İNCELEME ve GEREKÇE:
Dava, hukuki niteliği itibari ile; İİK.nun 67.maddesinde düzenlenen itirazın iptali davasıdır.
Davacı tarafından dosyaya sunulan —- tarihinde uyuşmazlığın çözümü için — tarihinde sona erdiği, bu süreçte taraflar arasında bir anlaşma sağlanamadığı anlaşılmıştır.
—– sayılı dosyası getirtilmiş, incelenmesinde; davacı tarafça davalı aleyhine 2 adet fatura alacağının tahsili amacıyla 802,68 TL için takip başlatıldığı, takip dosyasında ödeme emrinin tebliği ile davalının süresinde takibe borca ve ferilerine itirazlarını bildirdiği, itiraz dilekçesinin davacı tarafa tebliğ edilmediği, mahkememizde açılan davanın süresinde olduğu tespit edilmiştir.
Dilekçeler aşaması tamamlanmakla, mahkememizin ön inceleme duruşmasında dava şartları ve ilk itirazlar incelenmiş, tarafların sulh olma imkanının bulunmadığının tespiti ile uyuşmazlık noktaları belirlenerek tahkikat aşamasına geçilip, deliller toplanmıştır.
Mahkememizce taraf ticari defterlerinin incelenmesi ve davacının takip tarihi itibariyle davalıdan alacağının bulunup bulunmadığı varsa miktarının belirlenmesi açısından mali müşavir bilirkişiden rapor alınmıştır.

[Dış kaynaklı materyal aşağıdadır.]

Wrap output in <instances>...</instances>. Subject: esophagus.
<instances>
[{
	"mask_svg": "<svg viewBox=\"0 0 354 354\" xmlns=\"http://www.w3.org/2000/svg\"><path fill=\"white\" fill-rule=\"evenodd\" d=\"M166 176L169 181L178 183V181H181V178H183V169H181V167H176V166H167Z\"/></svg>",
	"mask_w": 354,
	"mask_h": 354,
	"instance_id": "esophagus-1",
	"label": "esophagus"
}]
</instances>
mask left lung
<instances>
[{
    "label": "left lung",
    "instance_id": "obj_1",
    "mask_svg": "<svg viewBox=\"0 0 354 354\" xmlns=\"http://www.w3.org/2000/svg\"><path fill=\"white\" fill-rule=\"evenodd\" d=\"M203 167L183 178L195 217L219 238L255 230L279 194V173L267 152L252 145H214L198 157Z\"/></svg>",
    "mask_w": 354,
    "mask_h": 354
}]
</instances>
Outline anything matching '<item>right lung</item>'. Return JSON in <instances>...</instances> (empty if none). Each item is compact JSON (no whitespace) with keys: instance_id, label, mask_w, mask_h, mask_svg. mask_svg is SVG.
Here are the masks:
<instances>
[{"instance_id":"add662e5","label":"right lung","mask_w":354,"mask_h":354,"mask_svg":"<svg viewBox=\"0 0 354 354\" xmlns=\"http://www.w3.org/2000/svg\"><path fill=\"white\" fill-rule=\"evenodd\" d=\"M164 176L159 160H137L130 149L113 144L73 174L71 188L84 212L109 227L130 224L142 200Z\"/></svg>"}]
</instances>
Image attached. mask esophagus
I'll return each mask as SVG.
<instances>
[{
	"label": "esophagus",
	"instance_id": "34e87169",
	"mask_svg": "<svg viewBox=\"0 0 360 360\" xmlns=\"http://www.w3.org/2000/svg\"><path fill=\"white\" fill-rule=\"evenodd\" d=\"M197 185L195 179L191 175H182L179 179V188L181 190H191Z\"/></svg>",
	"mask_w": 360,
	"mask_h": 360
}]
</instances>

Bilirkişi ——- tarafından hazırlanan bilirkişi raporunda özetle: Taraflar arasında —davacının — faturası ile —- bedelli —- davalının ticari defterlerinde kayıtlı olduğu, her iki fatura toplamının 803,52 TL olduğu, Davacının takip ve dava konusu 2 faturasının davalının 2019 yılı defter beyan sisteminde de aynen kayıtlı olduğu, davalı tarafından faturalara herhangi bir itirazın bulunmadığı, davacı taraf icra takibinde 802,68 TL talep ettiğinden talebi ile bağlı olacağı, belirtilmiştir.
Tüm dosya kapsamından; davanın, davacı tarafından davalıya 01.12.2019 – 14.12.2019 tarihlerinde yemek paket hizmeti verdiğinden bahisle 2 adet fatura alacağının tahsili amacıyla başlatılan icra takibine yönelik itirazın iptali talebine ilişkin olduğu, takip ve dava konusu —– içerikli faturalarının —– olarak tanzim edildiği, mahkememizce tarafların defterlerinin üzerinde yapılan incelemede davaya konu 2 adet faturanın hem davacı defterlerinde hem de davalı defterlerinde kayıtlı olduğu, dolayısıyla davacının faturalara konu malları davalıya teslim etmiş olduğunu ispat etmiş sayıldığı, faturalardan kaynaklı davacının davalıdan — alacaklı olduğu, ancak davacı taraf 802,68 TL talep ettiğinden taleple bağlı kalınarak bu bedel üzerinden takibe yönelik itirazın iptaline karar verilmesi gerektiği, davalı tarafın borcu ödediğine dair herhangi bir ödeme makbuzu,—- etmediği, kaldı ki böyle bir iddiasının da mevcut olmadığı, alacak likit olmakla davacının icra inkar tazminatında haklı olduğu, asıl alacağa talep gibi takip tarihinden itibaren yıllık % 9 oranında yasal faizi işletilmesine dair aşağıdaki şekilde karar verilmiştir.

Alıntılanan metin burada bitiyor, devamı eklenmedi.